## abccindy Group Title does the mean value theorem apply to |x-1|? one year ago one year ago

1. mathmate Group Title

The mean value theorem applies to a specified closed interval, and it must be differentiable within the (open) interval. This should help you put restriction on whether the MVT applies to |x-1| or not.

2. abccindy Group Title

the interval is [0,4]

3. oldrin.bataku Group Title

... you haven't given us enough information. It must be continuous over $$[a,b]$$ and differentiable over $$(a,b)$$, i.e. $$0\notin(a,b)$$.

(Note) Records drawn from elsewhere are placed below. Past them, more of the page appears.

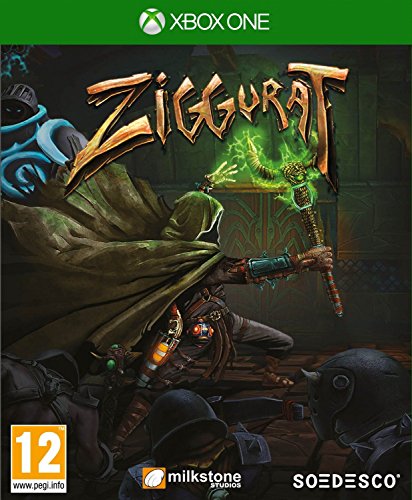 Ziggurat Xbox1 [ von Soedesco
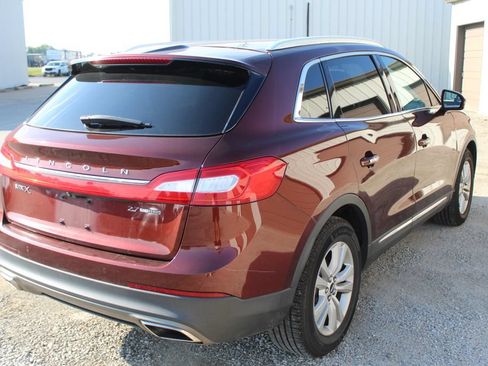 Used 2016 Lincoln MKX Premiere FWD image 6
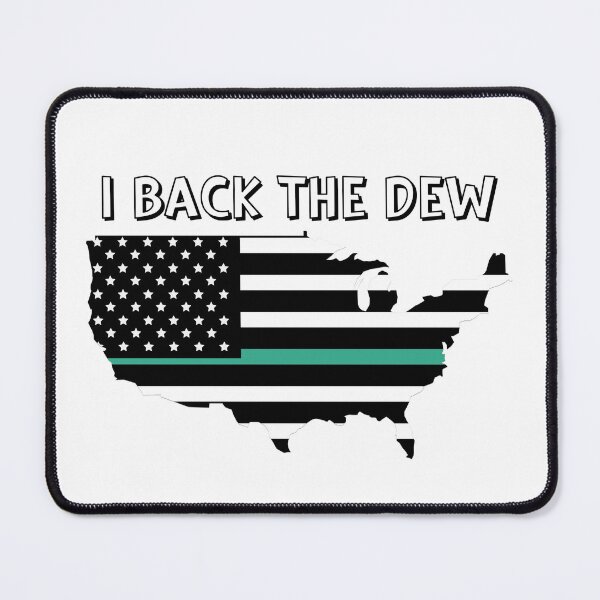 Item preview, I Back The Dew designed and sold by DOOSKY M.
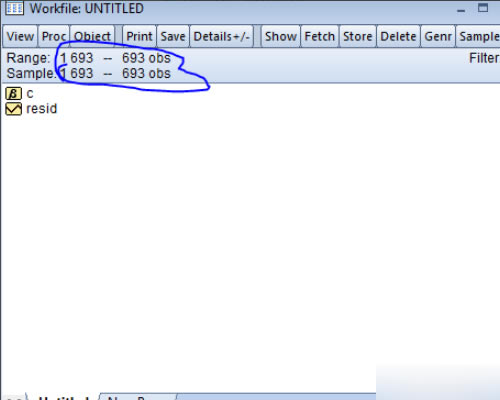 EViews8.0�ر����ô��Э������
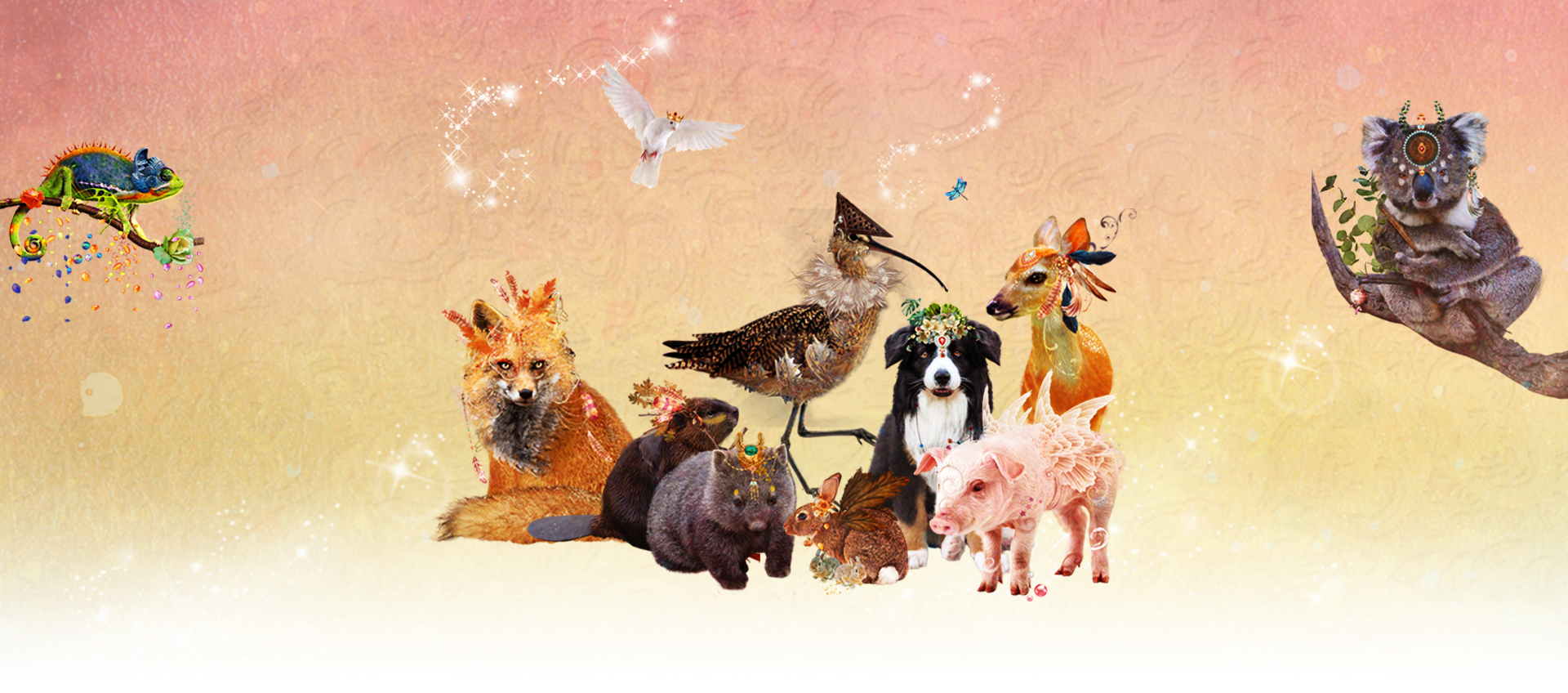 Spirit Animals Choose You (not the other way around!) - Colette Baron-Reid | Oracle Cards | Founder of Oracle School - Colette Baron-Reid | Oracle Cards | Founder of Oracle School Spirit Animals Choose You (not the other way around!) - Colette Baron-Reid | Oracle Cards | Founder of Oracle School - Colette Baron-Reid | Oracle Cards | Founder of Oracle School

4. oldrin.bataku Group Title

Ok, you tell us: is $$|x-1|$$ continuous on $$[a,b]$$ and differentiable on $$(a,b)$$?

5. abccindy Group Title

6. mathmate Group Title

Hint: |dw:1358042258899:dw| and try to answer questions by oldrin.

7. abccindy Group Title

i got to that part but does the vertical asymptote have anything to do with it?

8. mathmate Group Title

The main questions are: is f(x) continuous on (0,4), and is f(x) differentiable on [0,4]

9. abccindy Group Title

yes to both

10. mathmate Group Title

@geerky42 are we able to determine the derivative of f(x)=|x-1| at x=1?

11. mathmate Group Title

@abccindy same question for you then: are we able to determine the derivative of f(x)=|x-1| at x=1?

12. abccindy Group Title

no because it is 0

13. mathmate Group Title

If it is zero, then the answer is yes, because zero is a number.

14. abccindy Group Title

it is 1-1/ |1-1|

15. mathmate Group Title

Is the derivative really zero?

16. abccindy Group Title

$f'(x)=\frac{ x-1 }{ |x-1| }$

17. mathmate Group Title

For the derivative to exist, the left and right limits of f(x) must be equal.

18. mathmate Group Title

...exist and equal.

19. oldrin.bataku Group Title

The derivative is undefined... c'mon people! There are two different limits of for the slope at x=1 depending on whether you approach from the left or right.

20. mathmate Group Title

Would you propose the left limit, i.e. f'(1-), and the right limt f'(1+).

21. abccindy Group Title

Yes that is correct.

22. mathmate Group Title

So if the derivative is undefined at x=1, what can we conclude if the MVT applies to the interval (0,4)?

23. abccindy Group Title

they are all undefined?

24. mathmate Group Title

Yes, the derivative at x=1 is undefined because f'(1-)=-1, f'(1+)=+1, so f'(1-)$$\ne$$f'(1+), by definition of the derivative, it is undefined at x=1. This concept is even more important when you work with multi-variable calculus in the near future.